• [Recorded data]:
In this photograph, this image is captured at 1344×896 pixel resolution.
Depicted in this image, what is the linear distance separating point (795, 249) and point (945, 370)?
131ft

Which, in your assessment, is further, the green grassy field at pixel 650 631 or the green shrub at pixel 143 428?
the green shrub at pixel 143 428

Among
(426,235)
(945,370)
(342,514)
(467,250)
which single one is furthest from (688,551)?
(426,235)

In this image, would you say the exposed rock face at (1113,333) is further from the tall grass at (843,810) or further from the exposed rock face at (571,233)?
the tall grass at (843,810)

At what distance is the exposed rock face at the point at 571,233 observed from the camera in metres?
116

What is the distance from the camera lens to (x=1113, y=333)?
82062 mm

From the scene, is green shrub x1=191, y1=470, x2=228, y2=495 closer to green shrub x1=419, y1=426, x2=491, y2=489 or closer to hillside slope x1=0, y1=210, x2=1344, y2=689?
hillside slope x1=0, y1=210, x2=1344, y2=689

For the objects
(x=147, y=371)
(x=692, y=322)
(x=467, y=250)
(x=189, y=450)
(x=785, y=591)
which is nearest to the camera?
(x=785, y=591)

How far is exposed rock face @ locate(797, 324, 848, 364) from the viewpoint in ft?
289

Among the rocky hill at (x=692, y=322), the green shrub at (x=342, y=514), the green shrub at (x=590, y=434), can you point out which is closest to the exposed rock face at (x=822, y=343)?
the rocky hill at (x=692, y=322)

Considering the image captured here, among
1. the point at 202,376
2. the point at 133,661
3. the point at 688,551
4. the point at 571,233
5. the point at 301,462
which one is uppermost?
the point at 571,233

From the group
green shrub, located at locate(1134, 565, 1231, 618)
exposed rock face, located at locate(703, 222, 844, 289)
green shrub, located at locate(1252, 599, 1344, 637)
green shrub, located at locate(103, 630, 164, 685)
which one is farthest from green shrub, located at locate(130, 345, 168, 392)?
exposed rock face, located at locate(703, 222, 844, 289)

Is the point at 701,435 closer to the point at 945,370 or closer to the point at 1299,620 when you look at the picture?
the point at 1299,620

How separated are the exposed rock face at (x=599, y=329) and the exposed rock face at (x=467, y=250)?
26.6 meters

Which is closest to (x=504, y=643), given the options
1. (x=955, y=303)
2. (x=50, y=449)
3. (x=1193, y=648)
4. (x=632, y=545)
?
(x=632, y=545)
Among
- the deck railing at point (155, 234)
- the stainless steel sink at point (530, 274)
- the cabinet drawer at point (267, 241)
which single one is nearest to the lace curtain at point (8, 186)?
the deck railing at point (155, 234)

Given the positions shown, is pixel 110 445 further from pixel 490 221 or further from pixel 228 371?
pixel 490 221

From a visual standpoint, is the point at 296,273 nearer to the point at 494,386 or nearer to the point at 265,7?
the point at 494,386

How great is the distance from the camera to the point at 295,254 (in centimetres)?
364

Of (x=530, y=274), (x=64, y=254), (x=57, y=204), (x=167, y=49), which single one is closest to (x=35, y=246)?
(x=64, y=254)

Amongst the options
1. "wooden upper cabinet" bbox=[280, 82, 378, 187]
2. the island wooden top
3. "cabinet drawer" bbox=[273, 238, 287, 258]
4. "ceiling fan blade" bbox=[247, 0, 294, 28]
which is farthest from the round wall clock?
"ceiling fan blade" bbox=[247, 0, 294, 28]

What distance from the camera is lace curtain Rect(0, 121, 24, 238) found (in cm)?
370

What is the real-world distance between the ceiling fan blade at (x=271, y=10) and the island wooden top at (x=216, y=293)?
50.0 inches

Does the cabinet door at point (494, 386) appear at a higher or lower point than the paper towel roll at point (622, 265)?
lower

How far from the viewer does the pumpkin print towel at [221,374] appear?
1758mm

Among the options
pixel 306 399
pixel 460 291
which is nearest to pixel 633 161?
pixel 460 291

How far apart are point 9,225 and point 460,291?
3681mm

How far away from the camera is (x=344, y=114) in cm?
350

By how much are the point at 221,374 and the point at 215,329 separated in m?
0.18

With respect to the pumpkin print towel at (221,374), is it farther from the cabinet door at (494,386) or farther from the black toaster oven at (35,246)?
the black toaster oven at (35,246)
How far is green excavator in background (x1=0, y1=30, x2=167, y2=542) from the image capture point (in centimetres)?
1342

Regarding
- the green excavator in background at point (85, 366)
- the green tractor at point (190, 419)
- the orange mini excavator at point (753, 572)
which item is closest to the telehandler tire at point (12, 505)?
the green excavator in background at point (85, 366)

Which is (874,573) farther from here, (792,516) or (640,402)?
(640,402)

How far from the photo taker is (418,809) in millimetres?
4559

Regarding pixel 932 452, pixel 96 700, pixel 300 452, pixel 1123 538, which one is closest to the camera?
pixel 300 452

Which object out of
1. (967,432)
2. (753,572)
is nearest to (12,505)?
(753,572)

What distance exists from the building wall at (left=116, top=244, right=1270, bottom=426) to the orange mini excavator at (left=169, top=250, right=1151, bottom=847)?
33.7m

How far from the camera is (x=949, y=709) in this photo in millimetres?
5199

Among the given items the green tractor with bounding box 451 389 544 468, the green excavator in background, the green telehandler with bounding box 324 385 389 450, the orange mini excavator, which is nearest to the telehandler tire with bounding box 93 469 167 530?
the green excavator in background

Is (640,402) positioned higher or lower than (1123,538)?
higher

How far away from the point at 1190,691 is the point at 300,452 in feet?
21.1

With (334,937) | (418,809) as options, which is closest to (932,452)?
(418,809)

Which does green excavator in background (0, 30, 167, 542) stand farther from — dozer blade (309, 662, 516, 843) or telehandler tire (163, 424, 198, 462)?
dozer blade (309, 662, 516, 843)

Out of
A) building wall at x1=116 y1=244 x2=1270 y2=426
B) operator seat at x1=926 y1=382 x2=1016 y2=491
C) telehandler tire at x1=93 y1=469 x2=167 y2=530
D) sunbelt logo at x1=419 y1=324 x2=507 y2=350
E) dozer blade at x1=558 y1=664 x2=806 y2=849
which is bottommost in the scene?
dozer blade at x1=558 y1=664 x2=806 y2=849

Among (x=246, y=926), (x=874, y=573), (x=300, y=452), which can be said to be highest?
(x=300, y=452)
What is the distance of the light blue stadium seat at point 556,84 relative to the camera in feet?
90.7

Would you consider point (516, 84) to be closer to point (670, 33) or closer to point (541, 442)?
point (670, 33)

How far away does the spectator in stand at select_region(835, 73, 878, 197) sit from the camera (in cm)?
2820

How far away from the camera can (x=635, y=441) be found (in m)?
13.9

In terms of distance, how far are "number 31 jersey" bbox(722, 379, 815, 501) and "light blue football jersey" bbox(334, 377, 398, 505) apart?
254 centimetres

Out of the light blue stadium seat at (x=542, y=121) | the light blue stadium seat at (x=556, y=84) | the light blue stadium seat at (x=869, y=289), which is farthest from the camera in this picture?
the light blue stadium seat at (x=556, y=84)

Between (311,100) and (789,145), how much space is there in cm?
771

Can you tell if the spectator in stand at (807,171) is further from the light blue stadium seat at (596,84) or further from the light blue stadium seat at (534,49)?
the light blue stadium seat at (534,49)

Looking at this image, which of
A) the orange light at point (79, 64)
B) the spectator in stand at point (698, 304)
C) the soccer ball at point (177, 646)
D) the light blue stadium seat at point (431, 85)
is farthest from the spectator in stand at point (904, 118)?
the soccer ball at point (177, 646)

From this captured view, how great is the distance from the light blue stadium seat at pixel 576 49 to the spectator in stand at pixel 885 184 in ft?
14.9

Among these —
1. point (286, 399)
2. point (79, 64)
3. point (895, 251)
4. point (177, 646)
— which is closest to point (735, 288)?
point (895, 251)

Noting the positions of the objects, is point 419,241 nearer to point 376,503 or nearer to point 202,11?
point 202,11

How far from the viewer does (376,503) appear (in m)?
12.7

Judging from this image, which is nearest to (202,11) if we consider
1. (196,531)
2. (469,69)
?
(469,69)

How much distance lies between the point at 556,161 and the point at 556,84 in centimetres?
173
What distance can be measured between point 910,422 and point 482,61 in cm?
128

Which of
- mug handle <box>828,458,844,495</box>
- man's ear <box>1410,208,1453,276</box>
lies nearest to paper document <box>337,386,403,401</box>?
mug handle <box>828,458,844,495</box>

• [What to work on]:
Set down only these lines, exactly: the line containing "Between (311,100) and" and each line after it, through the end of the listing.

• [Exercise output]:
Between (311,100) and (789,145), how much space is there in cm?
771

Can you tell if the spectator in stand at (807,171) is further from the light blue stadium seat at (596,84) or further from the light blue stadium seat at (534,49)?
the light blue stadium seat at (534,49)

Looking at this image, which of
A) the orange light at point (79, 64)
B) the spectator in stand at point (698, 304)
C) the soccer ball at point (177, 646)
D) the light blue stadium seat at point (431, 85)
is farthest from the spectator in stand at point (904, 118)?
the soccer ball at point (177, 646)

From this captured view, how great is the distance from the light blue stadium seat at pixel 576 49 to the spectator in stand at pixel 885 184 in ft?
14.9

Among these —
1. point (286, 399)
2. point (79, 64)
3. point (895, 251)
4. point (177, 646)
— which is closest to point (735, 288)?
point (895, 251)

Noting the positions of the objects, is point 419,241 nearer to point 376,503 or nearer to point 202,11?
point 202,11

How far from the viewer does (376,503) appear (in m)?
12.7

Judging from this image, which is nearest to (202,11) if we consider
1. (196,531)
2. (469,69)
?
(469,69)

How much distance lies between the point at 556,161 and the point at 556,84 in centimetres?
173
What distance can be measured between point 910,422 and point 482,61 in cm?
128

Which of
- mug handle <box>828,458,844,495</box>
- man's ear <box>1410,208,1453,276</box>
lies nearest to paper document <box>337,386,403,401</box>?
mug handle <box>828,458,844,495</box>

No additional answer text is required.